Work required ->
Leave out the pictures, and reproduce exactly the lines from the line containing "How much separates" through the final line of the entries.

* start Given information *

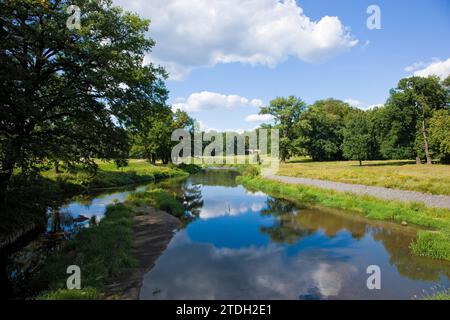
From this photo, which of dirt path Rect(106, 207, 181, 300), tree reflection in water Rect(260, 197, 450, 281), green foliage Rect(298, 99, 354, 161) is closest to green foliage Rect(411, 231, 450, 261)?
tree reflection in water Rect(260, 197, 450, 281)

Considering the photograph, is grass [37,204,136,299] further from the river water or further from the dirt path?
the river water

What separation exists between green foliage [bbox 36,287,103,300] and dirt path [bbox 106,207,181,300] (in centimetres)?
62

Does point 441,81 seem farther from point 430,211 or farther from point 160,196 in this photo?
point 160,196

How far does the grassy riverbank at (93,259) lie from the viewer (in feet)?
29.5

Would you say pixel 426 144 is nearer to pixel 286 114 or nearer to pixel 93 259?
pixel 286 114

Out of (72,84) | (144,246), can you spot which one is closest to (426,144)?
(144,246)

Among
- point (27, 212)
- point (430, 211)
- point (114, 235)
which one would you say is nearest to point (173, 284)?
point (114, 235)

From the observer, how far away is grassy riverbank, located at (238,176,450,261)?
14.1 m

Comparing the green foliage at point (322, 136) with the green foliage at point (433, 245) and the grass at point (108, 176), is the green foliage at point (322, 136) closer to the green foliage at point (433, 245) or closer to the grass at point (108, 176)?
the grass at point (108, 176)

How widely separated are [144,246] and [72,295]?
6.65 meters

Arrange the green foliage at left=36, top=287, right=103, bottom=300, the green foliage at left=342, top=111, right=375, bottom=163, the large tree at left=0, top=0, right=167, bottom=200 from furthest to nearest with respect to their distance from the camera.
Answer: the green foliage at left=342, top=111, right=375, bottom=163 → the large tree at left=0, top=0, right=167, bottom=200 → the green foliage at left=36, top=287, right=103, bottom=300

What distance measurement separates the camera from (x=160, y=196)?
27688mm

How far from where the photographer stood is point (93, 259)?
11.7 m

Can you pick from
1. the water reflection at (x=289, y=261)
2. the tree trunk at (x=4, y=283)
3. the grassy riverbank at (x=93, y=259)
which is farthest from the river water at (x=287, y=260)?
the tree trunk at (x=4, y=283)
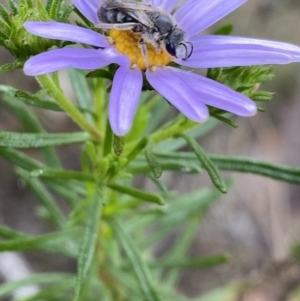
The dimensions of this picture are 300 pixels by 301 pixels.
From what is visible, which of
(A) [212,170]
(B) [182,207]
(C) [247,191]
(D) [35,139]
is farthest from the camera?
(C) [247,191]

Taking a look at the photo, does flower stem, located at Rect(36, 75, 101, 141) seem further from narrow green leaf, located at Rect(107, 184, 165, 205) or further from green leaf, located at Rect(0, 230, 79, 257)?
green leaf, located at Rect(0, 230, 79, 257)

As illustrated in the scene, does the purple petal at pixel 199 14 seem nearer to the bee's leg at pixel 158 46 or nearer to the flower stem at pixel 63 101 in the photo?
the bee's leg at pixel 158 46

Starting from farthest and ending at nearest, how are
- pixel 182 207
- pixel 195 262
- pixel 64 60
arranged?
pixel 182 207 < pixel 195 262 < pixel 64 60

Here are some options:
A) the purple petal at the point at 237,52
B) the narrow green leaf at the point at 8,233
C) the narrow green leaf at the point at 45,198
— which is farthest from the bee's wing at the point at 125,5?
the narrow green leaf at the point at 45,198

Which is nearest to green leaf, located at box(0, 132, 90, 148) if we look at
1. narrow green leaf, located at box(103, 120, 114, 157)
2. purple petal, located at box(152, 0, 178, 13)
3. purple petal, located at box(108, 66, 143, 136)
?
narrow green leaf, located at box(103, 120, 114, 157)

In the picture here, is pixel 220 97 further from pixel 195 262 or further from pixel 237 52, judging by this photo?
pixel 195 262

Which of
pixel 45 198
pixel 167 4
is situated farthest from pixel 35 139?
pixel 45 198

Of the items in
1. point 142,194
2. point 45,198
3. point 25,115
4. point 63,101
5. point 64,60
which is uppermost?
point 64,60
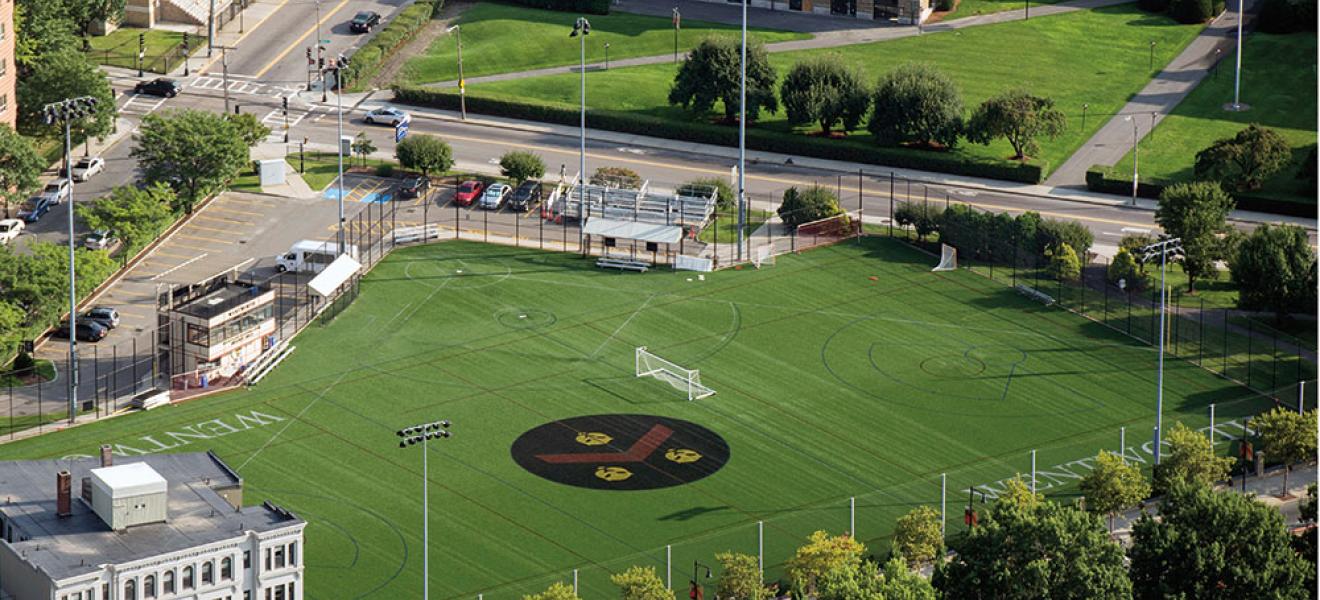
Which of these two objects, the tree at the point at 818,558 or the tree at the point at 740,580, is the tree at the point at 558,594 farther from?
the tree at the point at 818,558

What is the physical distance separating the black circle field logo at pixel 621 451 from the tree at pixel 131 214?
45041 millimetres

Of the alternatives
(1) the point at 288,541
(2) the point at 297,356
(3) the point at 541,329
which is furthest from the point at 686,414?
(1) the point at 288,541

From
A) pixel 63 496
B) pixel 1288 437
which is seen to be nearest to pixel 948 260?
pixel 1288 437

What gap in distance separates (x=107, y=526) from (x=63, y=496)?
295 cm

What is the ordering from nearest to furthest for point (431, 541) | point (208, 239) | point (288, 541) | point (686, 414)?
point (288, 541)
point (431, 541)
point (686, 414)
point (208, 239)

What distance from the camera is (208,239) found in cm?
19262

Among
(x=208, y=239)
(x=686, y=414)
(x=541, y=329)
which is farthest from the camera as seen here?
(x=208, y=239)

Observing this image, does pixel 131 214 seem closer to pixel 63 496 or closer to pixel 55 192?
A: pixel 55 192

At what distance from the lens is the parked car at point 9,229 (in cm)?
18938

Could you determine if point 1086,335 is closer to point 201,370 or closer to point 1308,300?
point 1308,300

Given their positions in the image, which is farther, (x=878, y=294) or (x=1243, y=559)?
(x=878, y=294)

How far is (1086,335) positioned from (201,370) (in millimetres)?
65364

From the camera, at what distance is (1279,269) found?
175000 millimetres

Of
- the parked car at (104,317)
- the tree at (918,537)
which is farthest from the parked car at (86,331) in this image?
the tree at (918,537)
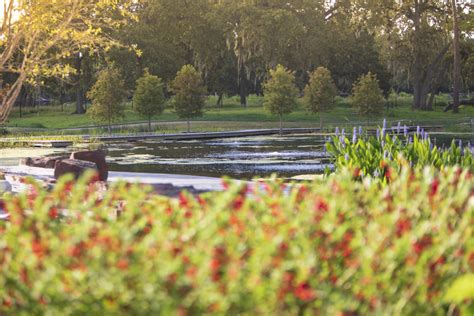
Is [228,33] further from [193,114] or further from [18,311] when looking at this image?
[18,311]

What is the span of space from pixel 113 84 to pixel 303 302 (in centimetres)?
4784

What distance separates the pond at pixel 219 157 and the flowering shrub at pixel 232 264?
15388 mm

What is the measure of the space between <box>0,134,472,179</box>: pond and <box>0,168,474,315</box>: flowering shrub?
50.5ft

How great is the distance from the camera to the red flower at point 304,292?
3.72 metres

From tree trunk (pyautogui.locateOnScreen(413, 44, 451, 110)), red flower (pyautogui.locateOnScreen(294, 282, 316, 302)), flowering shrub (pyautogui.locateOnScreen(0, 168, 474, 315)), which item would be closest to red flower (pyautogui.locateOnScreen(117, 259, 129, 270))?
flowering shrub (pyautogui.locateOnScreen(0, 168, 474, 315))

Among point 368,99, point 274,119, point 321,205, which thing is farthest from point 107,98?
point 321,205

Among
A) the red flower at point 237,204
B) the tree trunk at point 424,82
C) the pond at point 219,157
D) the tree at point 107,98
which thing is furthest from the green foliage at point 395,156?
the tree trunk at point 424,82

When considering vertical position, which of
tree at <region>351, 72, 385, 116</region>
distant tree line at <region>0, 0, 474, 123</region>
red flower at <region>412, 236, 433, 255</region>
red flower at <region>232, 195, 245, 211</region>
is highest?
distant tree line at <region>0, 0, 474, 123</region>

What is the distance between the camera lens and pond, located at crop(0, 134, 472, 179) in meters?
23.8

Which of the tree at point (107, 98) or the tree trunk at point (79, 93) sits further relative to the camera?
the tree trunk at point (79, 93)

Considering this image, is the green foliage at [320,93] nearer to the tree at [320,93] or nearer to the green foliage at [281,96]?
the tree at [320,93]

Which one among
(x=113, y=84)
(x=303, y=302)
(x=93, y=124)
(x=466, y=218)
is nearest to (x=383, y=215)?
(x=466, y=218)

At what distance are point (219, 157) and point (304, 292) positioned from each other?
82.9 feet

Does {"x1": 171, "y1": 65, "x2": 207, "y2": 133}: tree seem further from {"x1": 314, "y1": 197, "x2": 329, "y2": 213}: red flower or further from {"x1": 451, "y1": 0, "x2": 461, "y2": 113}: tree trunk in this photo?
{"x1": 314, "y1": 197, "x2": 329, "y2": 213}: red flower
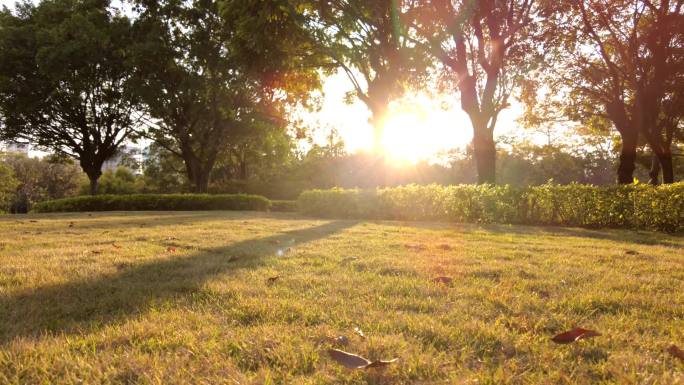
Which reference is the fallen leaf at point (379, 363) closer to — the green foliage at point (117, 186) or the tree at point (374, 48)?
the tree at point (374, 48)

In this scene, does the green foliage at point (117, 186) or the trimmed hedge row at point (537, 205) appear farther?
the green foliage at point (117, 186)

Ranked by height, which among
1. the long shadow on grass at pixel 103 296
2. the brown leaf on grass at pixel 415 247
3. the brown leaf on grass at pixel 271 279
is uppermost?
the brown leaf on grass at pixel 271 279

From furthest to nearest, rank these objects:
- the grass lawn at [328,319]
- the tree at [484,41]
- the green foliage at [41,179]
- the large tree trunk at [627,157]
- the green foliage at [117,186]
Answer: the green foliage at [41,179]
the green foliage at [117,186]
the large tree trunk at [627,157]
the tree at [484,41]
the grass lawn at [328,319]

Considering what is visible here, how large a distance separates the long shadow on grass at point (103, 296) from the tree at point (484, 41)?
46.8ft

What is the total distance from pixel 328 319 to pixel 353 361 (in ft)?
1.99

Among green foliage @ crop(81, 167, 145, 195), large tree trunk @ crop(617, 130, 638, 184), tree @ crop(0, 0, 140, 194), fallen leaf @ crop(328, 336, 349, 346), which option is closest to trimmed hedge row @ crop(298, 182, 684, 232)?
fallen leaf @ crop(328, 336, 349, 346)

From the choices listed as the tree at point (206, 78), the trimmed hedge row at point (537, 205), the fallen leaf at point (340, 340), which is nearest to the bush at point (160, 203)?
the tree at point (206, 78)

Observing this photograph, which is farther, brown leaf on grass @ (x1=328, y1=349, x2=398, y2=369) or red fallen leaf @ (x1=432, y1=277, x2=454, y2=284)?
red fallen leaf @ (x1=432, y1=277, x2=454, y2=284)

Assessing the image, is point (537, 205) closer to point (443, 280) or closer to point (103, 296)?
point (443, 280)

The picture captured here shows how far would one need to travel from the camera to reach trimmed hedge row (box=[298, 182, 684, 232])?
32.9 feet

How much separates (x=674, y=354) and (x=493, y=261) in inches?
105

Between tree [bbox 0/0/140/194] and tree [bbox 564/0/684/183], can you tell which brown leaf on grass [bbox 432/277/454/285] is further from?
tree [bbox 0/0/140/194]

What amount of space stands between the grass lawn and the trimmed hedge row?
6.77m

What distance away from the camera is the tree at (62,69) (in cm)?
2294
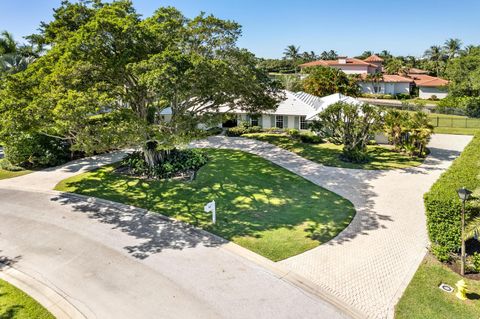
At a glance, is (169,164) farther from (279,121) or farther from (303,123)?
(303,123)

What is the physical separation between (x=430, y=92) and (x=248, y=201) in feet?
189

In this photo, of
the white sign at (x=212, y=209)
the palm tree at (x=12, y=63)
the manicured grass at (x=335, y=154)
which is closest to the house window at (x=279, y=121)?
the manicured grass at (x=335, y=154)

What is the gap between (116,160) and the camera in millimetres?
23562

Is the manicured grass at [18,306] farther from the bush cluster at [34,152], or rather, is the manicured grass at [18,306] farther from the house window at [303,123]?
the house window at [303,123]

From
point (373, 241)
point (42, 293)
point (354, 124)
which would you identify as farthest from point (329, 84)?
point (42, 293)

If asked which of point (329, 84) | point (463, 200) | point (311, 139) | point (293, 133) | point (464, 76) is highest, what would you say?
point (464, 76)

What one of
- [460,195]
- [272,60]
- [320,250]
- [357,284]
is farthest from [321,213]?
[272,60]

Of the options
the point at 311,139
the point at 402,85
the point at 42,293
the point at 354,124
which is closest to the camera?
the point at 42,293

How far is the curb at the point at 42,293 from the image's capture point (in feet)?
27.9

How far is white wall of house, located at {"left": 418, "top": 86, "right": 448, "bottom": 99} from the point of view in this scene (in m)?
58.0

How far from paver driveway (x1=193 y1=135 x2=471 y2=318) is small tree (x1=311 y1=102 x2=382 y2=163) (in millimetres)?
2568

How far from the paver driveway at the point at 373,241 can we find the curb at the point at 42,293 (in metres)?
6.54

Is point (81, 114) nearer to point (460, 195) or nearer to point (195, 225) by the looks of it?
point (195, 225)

* end Given information *

Output for this exercise ->
How much separates (x=674, y=354) and (x=493, y=261) in inches?
105

Between tree [bbox 0/0/140/194] and tree [bbox 564/0/684/183], can you tell which brown leaf on grass [bbox 432/277/454/285] is further from?
tree [bbox 0/0/140/194]

What amount of space stands between the grass lawn and the trimmed hedge row?
6.77m

What distance away from the camera is the tree at (62,69) (in cm)?
2294
At a glance, is (169,164) farther from (279,121) or farther from (303,123)?
(303,123)

What is the physical separation between (x=430, y=92) and (x=248, y=201) in feet?
189

In this photo, of
the white sign at (x=212, y=209)
the palm tree at (x=12, y=63)
the manicured grass at (x=335, y=154)
which is closest to the house window at (x=279, y=121)?
the manicured grass at (x=335, y=154)

What is the gap between (116,160) and the camera in millimetres?
23562

Is the manicured grass at [18,306] farther from the bush cluster at [34,152], or rather, is the manicured grass at [18,306] farther from the house window at [303,123]?
the house window at [303,123]

From
point (373, 241)
point (42, 293)
point (354, 124)
which would you identify as farthest from point (329, 84)?
point (42, 293)

If asked which of point (329, 84) | point (463, 200) | point (311, 139) | point (293, 133) | point (464, 76) is highest, what would you say?
point (464, 76)

What one of
- [460,195]
- [272,60]
- [320,250]
- [357,284]
is farthest from [321,213]?
[272,60]

Of the options
the point at 311,139
the point at 402,85
the point at 42,293
the point at 354,124
which is closest to the camera?
the point at 42,293

How far is the curb at the point at 42,293 from the image's capture point (in feet)?
27.9

How far is white wall of house, located at {"left": 418, "top": 86, "right": 448, "bottom": 99} from the point of view in this scene (in m)?
58.0

How far from paver driveway (x1=193 y1=135 x2=471 y2=318) is small tree (x1=311 y1=102 x2=382 y2=163) (in millimetres)?
2568

How far from the paver driveway at the point at 373,241 can we find the curb at the point at 42,293 (in metres)?
6.54

Is point (81, 114) nearer to point (460, 195) or nearer to point (195, 225) by the looks of it?
point (195, 225)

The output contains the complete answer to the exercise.